A.M. Best Co. announced that it has upgraded the financial strength rating to “A” (Excellent) from “A-” (Excellent) and the issuer credit rating to “a” from “a-” of AXA Re (France), AXA Re Asia Pacific Pte. Ltd. (Singapore) and CGRM (Compagnie Generale de Reassurance de Monte Carlo, Monaco). The outlook for all ratings is stable.
“The ratings reflect AXA Re’s excellent consolidated risk-adjusted capitalisation, which was recently enhanced by a 150 million euros ($179 million) subordinated 20-year loan from its parent, AXA S.A., very good operating performance and an excellent, albeit reduced, business profile,” said Best. The ratings of AXA Re Asia Pacific Pte. Ltd. benefit from a full rating enhancement due to its integral role within AXA Re.”
Commenting on the Group’s risk-adjusted capitalization, Best said it considers it to be excellent “and in line with its parent’s ‘A’ (Excellent) rating.” Best also noted that “the successful transfer of AXA Re’s U.S. operations to AXA S.A. and the overall planned premium reduction has contributed to reducing volatility and lowering AXA Re’s risk profile. The 150 million euro ($179 million) subordinated loan from AXA S.A. has enhanced the company’s capital base to comfortably support business growth. AXA Re’s absolute level of capital is likely to be maintained over and above immediate needs with net profits fully distributed as dividends to the parent company.”
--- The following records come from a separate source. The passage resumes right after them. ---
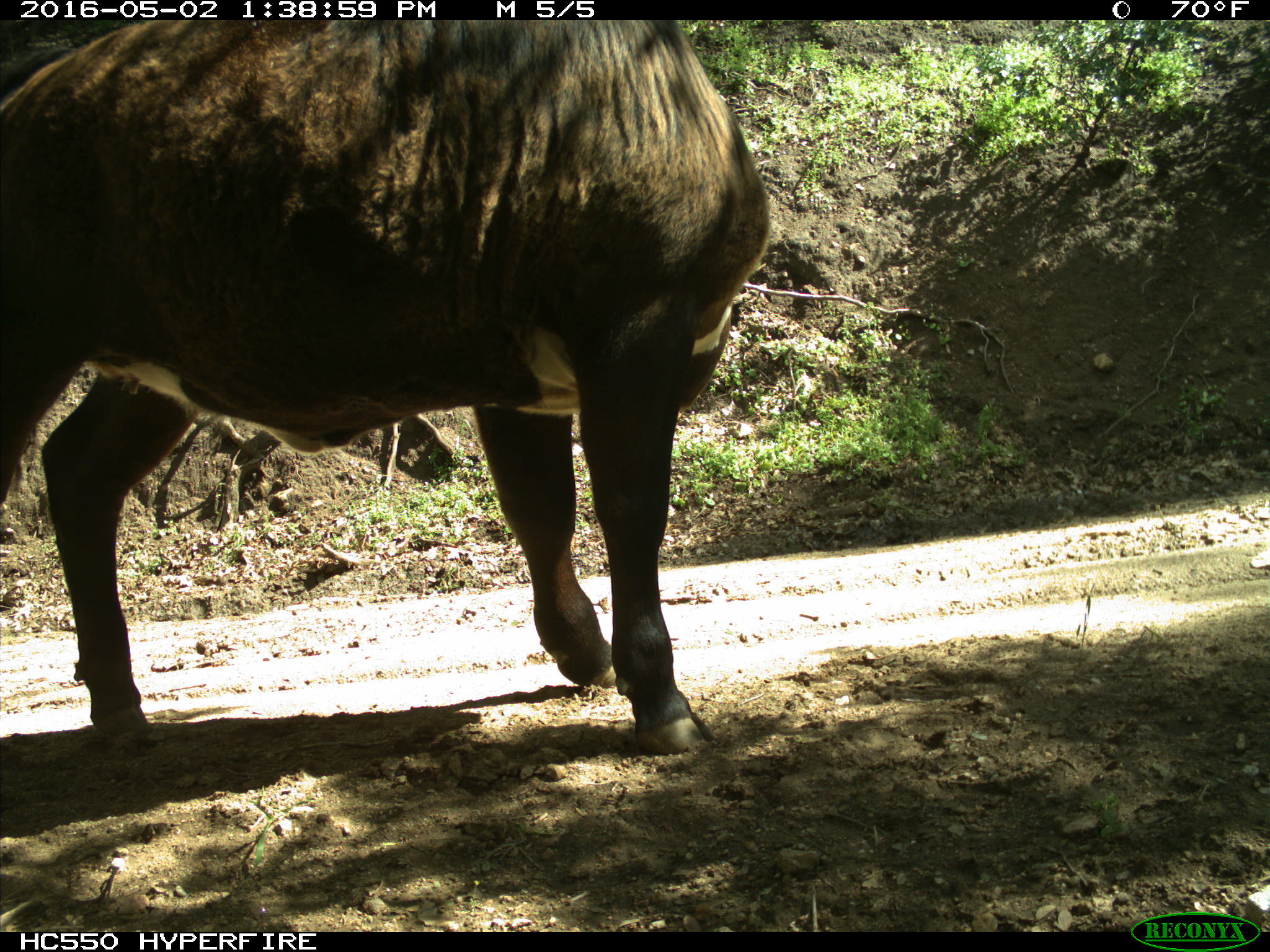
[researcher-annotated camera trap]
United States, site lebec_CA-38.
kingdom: Animalia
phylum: Chordata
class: Mammalia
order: Artiodactyla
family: Bovidae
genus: Bos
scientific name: Bos taurus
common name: domestic cow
Bos taurus (domestic cow).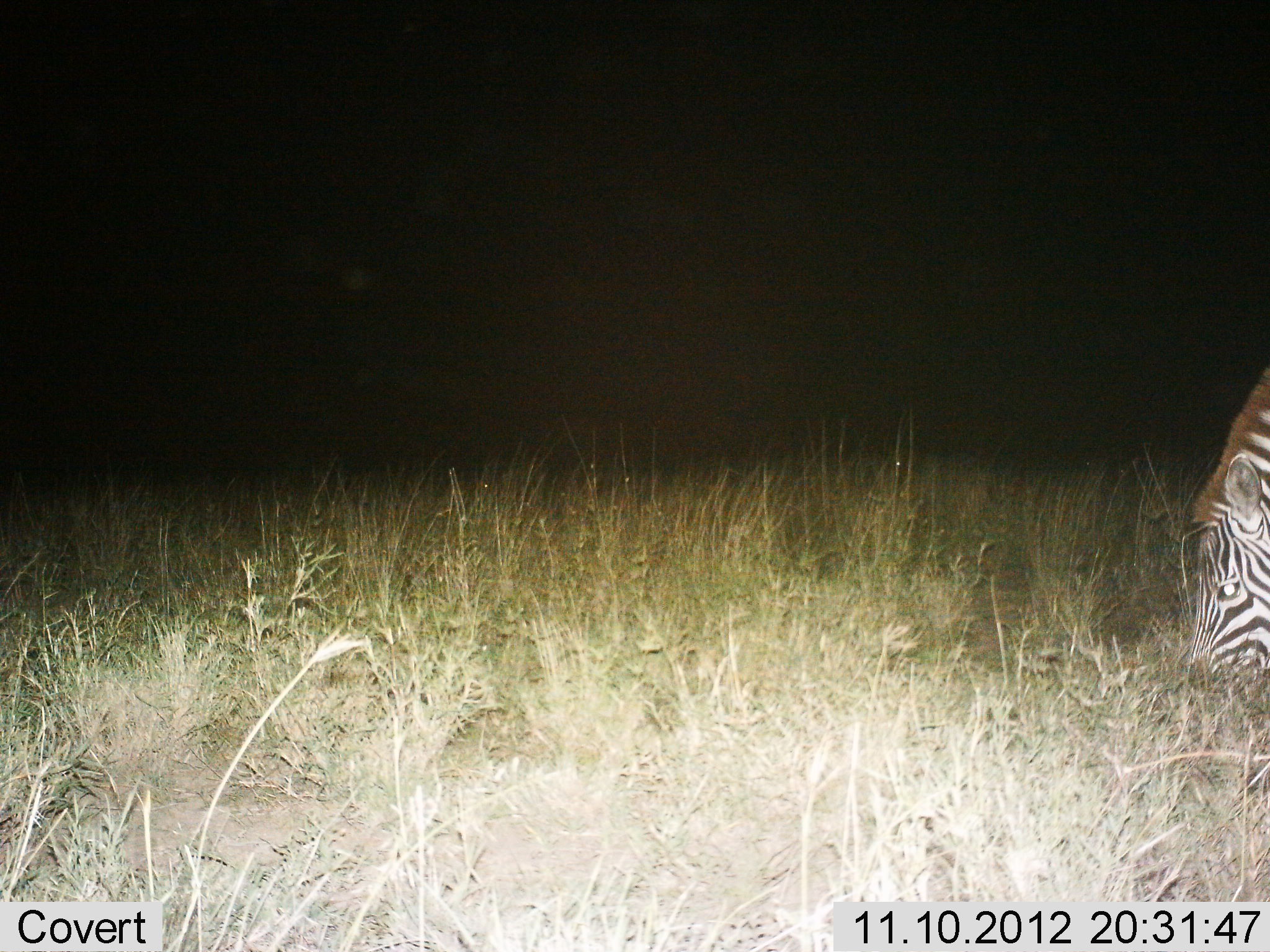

Best indicated that the group’s earnings improved in 2004 to 106 million euros ($126 million) “as a result of stricter underwriting discipline and the successful implementation of a cost reduction plan, which will deliver its full results by the end of 2005 (when A.M. Best anticipates a total net income in the range of 130 million euros [$155 million]).” Best also expects AXA Re’s loss ratio to stabilize at approximately 63 percent in 2005 (compared to 64 percent in 2004 and 76.7 percent in 2003), “reflecting the improving underwriting and the positive effect of the transfer of run-off business to the parent.
“The expense ratio will be reduced (45.9 percent in 2004) as the fixed cost base is gradually adjusted to the new lower business volume, but it will remain high at 37 percent in 2005. The consolidated combined ratio will most likely fall to approximately 99 percent from 109.9 percent in 2004 (approximately 106 percent excluding the effect of the U.S. subsidiaries that were transferred) due to an exceptional number of natural catastrophes.”
Discussing the Group’s reduced business profile, Best indicated: “AXA Re has historically enjoyed an excellent business profile, which is now considerably reduced after a sharp 80 percent premium reduction over the last three years.” Best said it “believes that AXA Re’s business profile will remain excellent in its core lines of business, property and motor (65 percent of consolidated premiums), mainly in Europe and the United States. Total gross written premium is likely to stabilise at 1.25 billion euros ($1.49 billion) as the decrease in property and motor rates will be offset by opportunistic increases in market share in some casualty and credit lines of business.”